### What is required
Retype the listing that follows, leaving nothing out.

• • •

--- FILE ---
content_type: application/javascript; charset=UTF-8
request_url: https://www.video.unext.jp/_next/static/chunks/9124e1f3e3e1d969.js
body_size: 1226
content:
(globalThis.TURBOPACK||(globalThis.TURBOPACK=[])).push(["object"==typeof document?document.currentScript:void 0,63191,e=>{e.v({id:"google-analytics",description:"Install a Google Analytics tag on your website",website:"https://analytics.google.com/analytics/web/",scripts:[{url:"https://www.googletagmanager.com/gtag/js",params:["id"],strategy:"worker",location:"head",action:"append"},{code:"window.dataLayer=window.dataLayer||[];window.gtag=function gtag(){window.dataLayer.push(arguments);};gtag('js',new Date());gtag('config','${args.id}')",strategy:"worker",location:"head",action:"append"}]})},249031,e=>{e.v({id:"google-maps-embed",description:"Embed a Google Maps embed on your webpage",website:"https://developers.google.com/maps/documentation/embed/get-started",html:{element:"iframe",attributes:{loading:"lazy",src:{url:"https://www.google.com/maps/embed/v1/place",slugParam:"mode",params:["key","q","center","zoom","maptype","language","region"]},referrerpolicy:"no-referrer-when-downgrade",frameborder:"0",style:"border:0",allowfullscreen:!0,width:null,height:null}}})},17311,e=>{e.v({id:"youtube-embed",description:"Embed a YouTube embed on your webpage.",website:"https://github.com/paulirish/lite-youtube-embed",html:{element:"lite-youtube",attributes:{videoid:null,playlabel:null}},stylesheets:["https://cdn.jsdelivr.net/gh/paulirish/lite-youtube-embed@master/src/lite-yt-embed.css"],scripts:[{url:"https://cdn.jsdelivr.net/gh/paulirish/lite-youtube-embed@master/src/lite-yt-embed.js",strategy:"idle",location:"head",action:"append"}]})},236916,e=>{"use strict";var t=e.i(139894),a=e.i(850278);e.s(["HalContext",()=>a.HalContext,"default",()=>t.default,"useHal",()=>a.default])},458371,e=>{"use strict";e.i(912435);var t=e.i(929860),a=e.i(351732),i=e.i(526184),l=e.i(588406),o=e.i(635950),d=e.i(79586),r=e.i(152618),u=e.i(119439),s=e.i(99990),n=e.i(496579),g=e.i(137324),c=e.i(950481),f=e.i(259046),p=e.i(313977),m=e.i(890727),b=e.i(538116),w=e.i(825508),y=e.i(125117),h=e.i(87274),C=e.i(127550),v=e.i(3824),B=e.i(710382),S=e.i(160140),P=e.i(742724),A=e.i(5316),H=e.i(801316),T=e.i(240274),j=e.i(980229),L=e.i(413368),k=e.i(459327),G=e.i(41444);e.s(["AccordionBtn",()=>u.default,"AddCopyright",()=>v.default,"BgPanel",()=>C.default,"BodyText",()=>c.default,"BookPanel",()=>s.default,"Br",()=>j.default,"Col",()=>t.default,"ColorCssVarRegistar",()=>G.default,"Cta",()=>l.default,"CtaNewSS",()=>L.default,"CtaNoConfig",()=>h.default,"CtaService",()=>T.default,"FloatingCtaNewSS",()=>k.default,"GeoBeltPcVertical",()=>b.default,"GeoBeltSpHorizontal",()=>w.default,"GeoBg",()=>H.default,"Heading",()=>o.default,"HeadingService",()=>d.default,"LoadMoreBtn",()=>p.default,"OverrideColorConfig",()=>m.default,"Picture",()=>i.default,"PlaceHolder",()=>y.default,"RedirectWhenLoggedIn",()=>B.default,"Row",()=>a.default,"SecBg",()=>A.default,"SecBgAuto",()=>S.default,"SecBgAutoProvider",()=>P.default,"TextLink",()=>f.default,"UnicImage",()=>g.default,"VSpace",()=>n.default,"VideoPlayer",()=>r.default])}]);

• • •

### Output
--- FILE ---
content_type: application/javascript; charset=UTF-8
request_url: https://www.video.unext.jp/_next/static/chunks/9124e1f3e3e1d969.js
body_size: 1226
content:
(globalThis.TURBOPACK||(globalThis.TURBOPACK=[])).push(["object"==typeof document?document.currentScript:void 0,63191,e=>{e.v({id:"google-analytics",description:"Install a Google Analytics tag on your website",website:"https://analytics.google.com/analytics/web/",scripts:[{url:"https://www.googletagmanager.com/gtag/js",params:["id"],strategy:"worker",location:"head",action:"append"},{code:"window.dataLayer=window.dataLayer||[];window.gtag=function gtag(){window.dataLayer.push(arguments);};gtag('js',new Date());gtag('config','${args.id}')",strategy:"worker",location:"head",action:"append"}]})},249031,e=>{e.v({id:"google-maps-embed",description:"Embed a Google Maps embed on your webpage",website:"https://developers.google.com/maps/documentation/embed/get-started",html:{element:"iframe",attributes:{loading:"lazy",src:{url:"https://www.google.com/maps/embed/v1/place",slugParam:"mode",params:["key","q","center","zoom","maptype","language","region"]},referrerpolicy:"no-referrer-when-downgrade",frameborder:"0",style:"border:0",allowfullscreen:!0,width:null,height:null}}})},17311,e=>{e.v({id:"youtube-embed",description:"Embed a YouTube embed on your webpage.",website:"https://github.com/paulirish/lite-youtube-embed",html:{element:"lite-youtube",attributes:{videoid:null,playlabel:null}},stylesheets:["https://cdn.jsdelivr.net/gh/paulirish/lite-youtube-embed@master/src/lite-yt-embed.css"],scripts:[{url:"https://cdn.jsdelivr.net/gh/paulirish/lite-youtube-embed@master/src/lite-yt-embed.js",strategy:"idle",location:"head",action:"append"}]})},236916,e=>{"use strict";var t=e.i(139894),a=e.i(850278);e.s(["HalContext",()=>a.HalContext,"default",()=>t.default,"useHal",()=>a.default])},458371,e=>{"use strict";e.i(912435);var t=e.i(929860),a=e.i(351732),i=e.i(526184),l=e.i(588406),o=e.i(635950),d=e.i(79586),r=e.i(152618),u=e.i(119439),s=e.i(99990),n=e.i(496579),g=e.i(137324),c=e.i(950481),f=e.i(259046),p=e.i(313977),m=e.i(890727),b=e.i(538116),w=e.i(825508),y=e.i(125117),h=e.i(87274),C=e.i(127550),v=e.i(3824),B=e.i(710382),S=e.i(160140),P=e.i(742724),A=e.i(5316),H=e.i(801316),T=e.i(240274),j=e.i(980229),L=e.i(413368),k=e.i(459327),G=e.i(41444);e.s(["AccordionBtn",()=>u.default,"AddCopyright",()=>v.default,"BgPanel",()=>C.default,"BodyText",()=>c.default,"BookPanel",()=>s.default,"Br",()=>j.default,"Col",()=>t.default,"ColorCssVarRegistar",()=>G.default,"Cta",()=>l.default,"CtaNewSS",()=>L.default,"CtaNoConfig",()=>h.default,"CtaService",()=>T.default,"FloatingCtaNewSS",()=>k.default,"GeoBeltPcVertical",()=>b.default,"GeoBeltSpHorizontal",()=>w.default,"GeoBg",()=>H.default,"Heading",()=>o.default,"HeadingService",()=>d.default,"LoadMoreBtn",()=>p.default,"OverrideColorConfig",()=>m.default,"Picture",()=>i.default,"PlaceHolder",()=>y.default,"RedirectWhenLoggedIn",()=>B.default,"Row",()=>a.default,"SecBg",()=>A.default,"SecBgAuto",()=>S.default,"SecBgAutoProvider",()=>P.default,"TextLink",()=>f.default,"UnicImage",()=>g.default,"VSpace",()=>n.default,"VideoPlayer",()=>r.default])}]);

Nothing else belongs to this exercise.